The records that follow are to be transcribed in full, without their images.
= = = = = = =
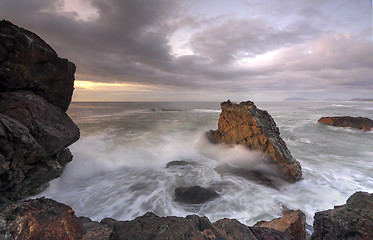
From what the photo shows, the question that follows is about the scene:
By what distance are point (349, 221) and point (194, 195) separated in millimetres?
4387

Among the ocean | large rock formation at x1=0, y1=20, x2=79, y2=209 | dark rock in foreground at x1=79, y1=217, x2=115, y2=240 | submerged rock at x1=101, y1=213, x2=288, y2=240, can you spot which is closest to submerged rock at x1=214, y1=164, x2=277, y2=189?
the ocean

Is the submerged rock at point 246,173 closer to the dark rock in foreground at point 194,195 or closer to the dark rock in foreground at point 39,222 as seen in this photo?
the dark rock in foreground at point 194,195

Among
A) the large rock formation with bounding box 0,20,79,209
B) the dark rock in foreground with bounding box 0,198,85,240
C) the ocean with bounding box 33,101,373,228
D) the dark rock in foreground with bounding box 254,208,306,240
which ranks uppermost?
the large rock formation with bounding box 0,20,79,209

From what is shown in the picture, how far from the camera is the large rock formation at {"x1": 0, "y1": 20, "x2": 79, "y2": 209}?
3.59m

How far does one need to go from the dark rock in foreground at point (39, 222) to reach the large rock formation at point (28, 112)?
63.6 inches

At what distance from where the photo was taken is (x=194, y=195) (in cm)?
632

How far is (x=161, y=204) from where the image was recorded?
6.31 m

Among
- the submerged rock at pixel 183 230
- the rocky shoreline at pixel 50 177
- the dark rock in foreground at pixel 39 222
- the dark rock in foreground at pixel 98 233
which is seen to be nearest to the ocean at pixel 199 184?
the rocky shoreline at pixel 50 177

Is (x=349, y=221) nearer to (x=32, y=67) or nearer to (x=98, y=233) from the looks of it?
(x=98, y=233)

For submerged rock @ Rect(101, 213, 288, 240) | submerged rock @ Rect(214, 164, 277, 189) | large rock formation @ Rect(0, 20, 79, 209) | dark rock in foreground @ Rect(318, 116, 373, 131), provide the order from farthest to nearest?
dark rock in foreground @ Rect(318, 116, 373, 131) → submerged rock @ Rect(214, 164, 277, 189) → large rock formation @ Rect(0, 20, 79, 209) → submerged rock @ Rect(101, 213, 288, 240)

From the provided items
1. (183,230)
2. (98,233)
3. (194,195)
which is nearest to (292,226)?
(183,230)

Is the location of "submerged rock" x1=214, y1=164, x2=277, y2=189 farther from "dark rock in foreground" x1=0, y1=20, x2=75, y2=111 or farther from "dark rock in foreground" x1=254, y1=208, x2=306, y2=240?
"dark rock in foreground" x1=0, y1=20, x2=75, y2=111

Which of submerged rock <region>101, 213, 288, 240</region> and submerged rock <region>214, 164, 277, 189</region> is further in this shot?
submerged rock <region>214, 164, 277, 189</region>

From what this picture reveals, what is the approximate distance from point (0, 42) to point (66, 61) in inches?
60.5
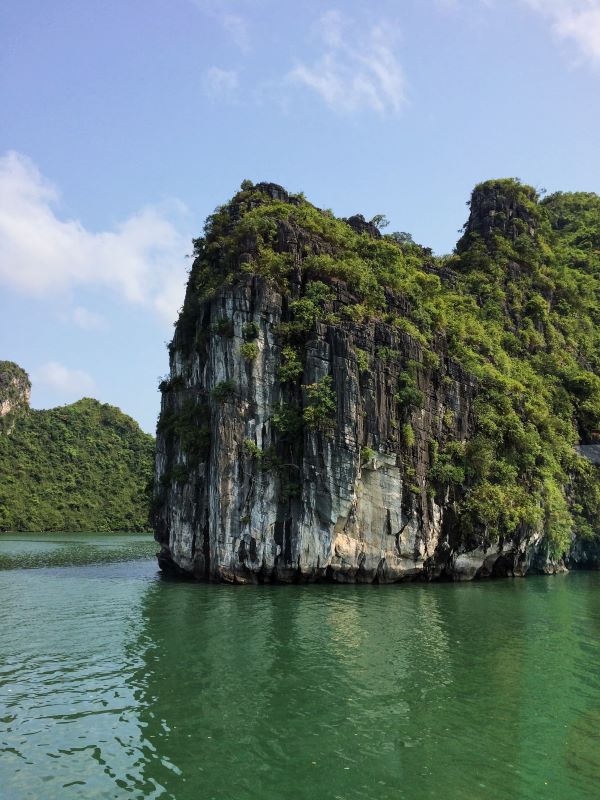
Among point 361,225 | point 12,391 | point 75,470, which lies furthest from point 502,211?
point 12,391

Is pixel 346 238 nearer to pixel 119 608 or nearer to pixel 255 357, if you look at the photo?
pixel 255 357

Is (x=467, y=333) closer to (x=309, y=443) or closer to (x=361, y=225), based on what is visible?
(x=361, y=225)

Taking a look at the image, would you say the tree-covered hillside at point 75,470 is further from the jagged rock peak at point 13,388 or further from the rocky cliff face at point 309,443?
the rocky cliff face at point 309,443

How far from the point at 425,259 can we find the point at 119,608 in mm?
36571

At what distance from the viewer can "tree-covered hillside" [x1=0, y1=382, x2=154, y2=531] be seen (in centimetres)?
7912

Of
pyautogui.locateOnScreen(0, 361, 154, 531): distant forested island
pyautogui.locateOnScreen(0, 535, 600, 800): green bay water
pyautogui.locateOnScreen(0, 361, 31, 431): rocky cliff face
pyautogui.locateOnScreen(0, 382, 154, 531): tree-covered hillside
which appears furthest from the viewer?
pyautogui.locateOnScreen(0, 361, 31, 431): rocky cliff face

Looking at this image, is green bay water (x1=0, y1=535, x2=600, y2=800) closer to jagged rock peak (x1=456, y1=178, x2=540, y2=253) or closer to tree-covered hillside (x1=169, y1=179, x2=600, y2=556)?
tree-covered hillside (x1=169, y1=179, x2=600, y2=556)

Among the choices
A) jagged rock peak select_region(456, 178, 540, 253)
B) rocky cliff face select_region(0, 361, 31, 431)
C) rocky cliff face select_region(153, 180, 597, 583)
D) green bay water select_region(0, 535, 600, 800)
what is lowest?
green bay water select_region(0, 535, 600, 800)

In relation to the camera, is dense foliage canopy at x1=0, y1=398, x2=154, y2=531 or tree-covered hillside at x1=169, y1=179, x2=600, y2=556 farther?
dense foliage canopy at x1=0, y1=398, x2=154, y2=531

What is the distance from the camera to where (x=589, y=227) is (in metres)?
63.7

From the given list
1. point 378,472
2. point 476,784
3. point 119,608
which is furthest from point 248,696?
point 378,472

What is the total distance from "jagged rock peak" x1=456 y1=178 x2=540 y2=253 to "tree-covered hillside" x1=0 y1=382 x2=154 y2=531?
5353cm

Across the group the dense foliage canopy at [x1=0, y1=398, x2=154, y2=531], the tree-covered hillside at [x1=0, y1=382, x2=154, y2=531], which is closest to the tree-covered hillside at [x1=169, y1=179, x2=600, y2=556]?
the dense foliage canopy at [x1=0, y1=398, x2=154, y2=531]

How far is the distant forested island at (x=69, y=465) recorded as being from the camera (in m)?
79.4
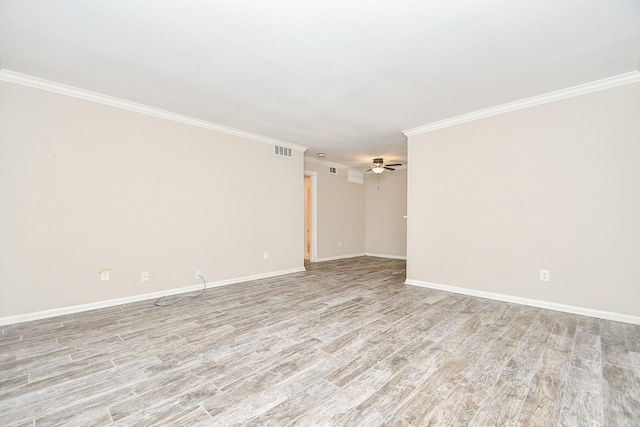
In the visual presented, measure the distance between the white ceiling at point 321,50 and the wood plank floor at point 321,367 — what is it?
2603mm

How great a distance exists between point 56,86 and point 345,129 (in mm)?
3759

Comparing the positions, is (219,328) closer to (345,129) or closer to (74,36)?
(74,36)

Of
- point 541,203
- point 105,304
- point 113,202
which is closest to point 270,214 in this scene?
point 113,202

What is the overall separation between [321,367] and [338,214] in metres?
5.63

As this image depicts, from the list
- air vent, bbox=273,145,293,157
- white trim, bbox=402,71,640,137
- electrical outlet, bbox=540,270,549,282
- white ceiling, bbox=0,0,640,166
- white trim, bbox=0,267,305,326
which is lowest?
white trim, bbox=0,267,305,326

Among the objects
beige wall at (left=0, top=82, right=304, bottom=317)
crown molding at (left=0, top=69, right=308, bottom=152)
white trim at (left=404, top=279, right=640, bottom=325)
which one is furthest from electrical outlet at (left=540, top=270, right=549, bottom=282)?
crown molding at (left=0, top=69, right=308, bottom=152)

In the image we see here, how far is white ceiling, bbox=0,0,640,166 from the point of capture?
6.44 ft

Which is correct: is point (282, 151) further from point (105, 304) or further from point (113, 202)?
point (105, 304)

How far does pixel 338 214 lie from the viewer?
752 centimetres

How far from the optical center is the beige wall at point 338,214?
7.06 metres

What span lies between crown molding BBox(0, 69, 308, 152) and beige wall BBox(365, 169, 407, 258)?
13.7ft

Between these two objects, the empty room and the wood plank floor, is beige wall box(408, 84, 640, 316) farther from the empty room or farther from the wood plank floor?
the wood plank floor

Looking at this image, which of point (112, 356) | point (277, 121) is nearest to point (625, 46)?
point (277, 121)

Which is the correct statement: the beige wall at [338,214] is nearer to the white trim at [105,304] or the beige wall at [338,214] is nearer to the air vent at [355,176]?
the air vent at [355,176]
= = = = = = =
TASK RESPONSE:
From what the photo shows, the question that follows is about the scene:
By what distance are point (349, 221) and point (194, 195) separated in millimetres?
4387

Among the ocean | large rock formation at x1=0, y1=20, x2=79, y2=209 | dark rock in foreground at x1=79, y1=217, x2=115, y2=240 | submerged rock at x1=101, y1=213, x2=288, y2=240, can you spot which is closest to submerged rock at x1=214, y1=164, x2=277, y2=189?
the ocean

Is the submerged rock at point 246,173 closer to the dark rock in foreground at point 194,195 or closer to the dark rock in foreground at point 39,222 as seen in this photo?
the dark rock in foreground at point 194,195

Among
A) the large rock formation with bounding box 0,20,79,209
B) the dark rock in foreground with bounding box 0,198,85,240
C) the ocean with bounding box 33,101,373,228
D) the dark rock in foreground with bounding box 254,208,306,240
which ranks uppermost?
the large rock formation with bounding box 0,20,79,209

From what is shown in the picture, how far from the camera is the large rock formation at {"x1": 0, "y1": 20, "x2": 79, "y2": 209}?
3.59m

How far does one need to go from the dark rock in foreground at point (39, 222) to reach the large rock formation at point (28, 112)?
63.6 inches

At what distance from where the photo was taken is (x=194, y=195) (in cm)?
632

How far is (x=161, y=204) from where the image was recorded?
6.31 m

Among
- the submerged rock at pixel 183 230
- the rocky shoreline at pixel 50 177
- the dark rock in foreground at pixel 39 222
- the dark rock in foreground at pixel 98 233
which is seen to be nearest to the ocean at pixel 199 184?
the rocky shoreline at pixel 50 177

Is (x=349, y=221) nearer to (x=32, y=67) or nearer to (x=98, y=233) from the looks of it?
(x=98, y=233)

For submerged rock @ Rect(101, 213, 288, 240) | submerged rock @ Rect(214, 164, 277, 189) | large rock formation @ Rect(0, 20, 79, 209) | dark rock in foreground @ Rect(318, 116, 373, 131), provide the order from farthest to nearest?
dark rock in foreground @ Rect(318, 116, 373, 131) → submerged rock @ Rect(214, 164, 277, 189) → large rock formation @ Rect(0, 20, 79, 209) → submerged rock @ Rect(101, 213, 288, 240)

From the provided items
1. (183,230)
2. (98,233)
3. (194,195)
which is nearest to (292,226)?
(183,230)

Is the location of "submerged rock" x1=214, y1=164, x2=277, y2=189 farther from "dark rock in foreground" x1=0, y1=20, x2=75, y2=111 or farther from "dark rock in foreground" x1=254, y1=208, x2=306, y2=240?
"dark rock in foreground" x1=0, y1=20, x2=75, y2=111

Which of submerged rock <region>101, 213, 288, 240</region> and submerged rock <region>214, 164, 277, 189</region> is further in this shot?
submerged rock <region>214, 164, 277, 189</region>

From what this picture reveals, what is the approximate distance from point (0, 42) to point (66, 61) in inches?
60.5
Among point 361,225 | point 12,391 | point 75,470, which lies furthest from point 502,211?
point 12,391

Is pixel 346 238 nearer to pixel 119 608 or nearer to pixel 255 357, if you look at the photo?
pixel 255 357

Is (x=467, y=333) closer to (x=309, y=443) or closer to (x=361, y=225), based on what is visible?
(x=361, y=225)

Taking a look at the image, would you say the tree-covered hillside at point 75,470 is further from the jagged rock peak at point 13,388 or further from the rocky cliff face at point 309,443?
the rocky cliff face at point 309,443

How far from the point at 425,259 can we find the point at 119,608 in mm?
36571

At what distance from the viewer can "tree-covered hillside" [x1=0, y1=382, x2=154, y2=531] be seen (in centimetres)?
7912

Of
pyautogui.locateOnScreen(0, 361, 154, 531): distant forested island
pyautogui.locateOnScreen(0, 535, 600, 800): green bay water
pyautogui.locateOnScreen(0, 361, 31, 431): rocky cliff face
pyautogui.locateOnScreen(0, 382, 154, 531): tree-covered hillside
which appears furthest from the viewer?
pyautogui.locateOnScreen(0, 361, 31, 431): rocky cliff face

Looking at this image, is green bay water (x1=0, y1=535, x2=600, y2=800) closer to jagged rock peak (x1=456, y1=178, x2=540, y2=253) or closer to tree-covered hillside (x1=169, y1=179, x2=600, y2=556)?
tree-covered hillside (x1=169, y1=179, x2=600, y2=556)

Among the choices
A) jagged rock peak select_region(456, 178, 540, 253)
B) rocky cliff face select_region(0, 361, 31, 431)
C) rocky cliff face select_region(153, 180, 597, 583)
D) green bay water select_region(0, 535, 600, 800)
what is lowest?
green bay water select_region(0, 535, 600, 800)

In relation to the camera, is dense foliage canopy at x1=0, y1=398, x2=154, y2=531 or tree-covered hillside at x1=169, y1=179, x2=600, y2=556 farther?
dense foliage canopy at x1=0, y1=398, x2=154, y2=531

What is the distance from the camera to where (x=589, y=227) is (in metres)?
63.7

From the given list
1. point 378,472
2. point 476,784
3. point 119,608
which is furthest from point 248,696?
point 378,472

What is the total distance from "jagged rock peak" x1=456 y1=178 x2=540 y2=253 to "tree-covered hillside" x1=0 y1=382 x2=154 y2=531?
5353cm

Across the group the dense foliage canopy at [x1=0, y1=398, x2=154, y2=531], the tree-covered hillside at [x1=0, y1=382, x2=154, y2=531], which is closest to the tree-covered hillside at [x1=169, y1=179, x2=600, y2=556]?
the dense foliage canopy at [x1=0, y1=398, x2=154, y2=531]

How far is the distant forested island at (x=69, y=465) recorded as being from the camera (in m)?
79.4
In the visual presented, measure the distance between the white ceiling at point 321,50 and the wood plank floor at point 321,367 — what is it?
2603mm

How great a distance exists between point 56,86 and point 345,129 (in mm)?
3759

Comparing the positions, is (219,328) closer to (345,129) or closer to (74,36)?
(74,36)

Of
- point 541,203
- point 105,304
- point 113,202
which is closest to point 270,214 in this scene?
point 113,202

What is the overall separation between [321,367] and [338,214] in metres?
5.63

As this image depicts, from the list
- air vent, bbox=273,145,293,157
- white trim, bbox=402,71,640,137
- electrical outlet, bbox=540,270,549,282
- white ceiling, bbox=0,0,640,166
- white trim, bbox=0,267,305,326
which is lowest?
white trim, bbox=0,267,305,326

Among the objects
beige wall at (left=0, top=82, right=304, bottom=317)
crown molding at (left=0, top=69, right=308, bottom=152)
white trim at (left=404, top=279, right=640, bottom=325)
which one is furthest from electrical outlet at (left=540, top=270, right=549, bottom=282)?
crown molding at (left=0, top=69, right=308, bottom=152)

In the image we see here, how far is white ceiling, bbox=0,0,640,166 from the point of capture?
6.44 ft

Which is correct: is point (282, 151) further from point (105, 304) or further from point (113, 202)?
point (105, 304)

How far does pixel 338 214 lie from the viewer?
752 centimetres

How far from the optical center is the beige wall at point 338,214?
7.06 metres

What span lies between crown molding BBox(0, 69, 308, 152) and beige wall BBox(365, 169, 407, 258)?
13.7ft

Between these two objects, the empty room and the wood plank floor, is beige wall box(408, 84, 640, 316) farther from the empty room or farther from the wood plank floor?
the wood plank floor

Looking at this image, which of point (112, 356) | point (277, 121) is nearest to point (625, 46)?
point (277, 121)

Which is the correct statement: the beige wall at [338,214] is nearer to the white trim at [105,304] or the beige wall at [338,214] is nearer to the air vent at [355,176]?
the air vent at [355,176]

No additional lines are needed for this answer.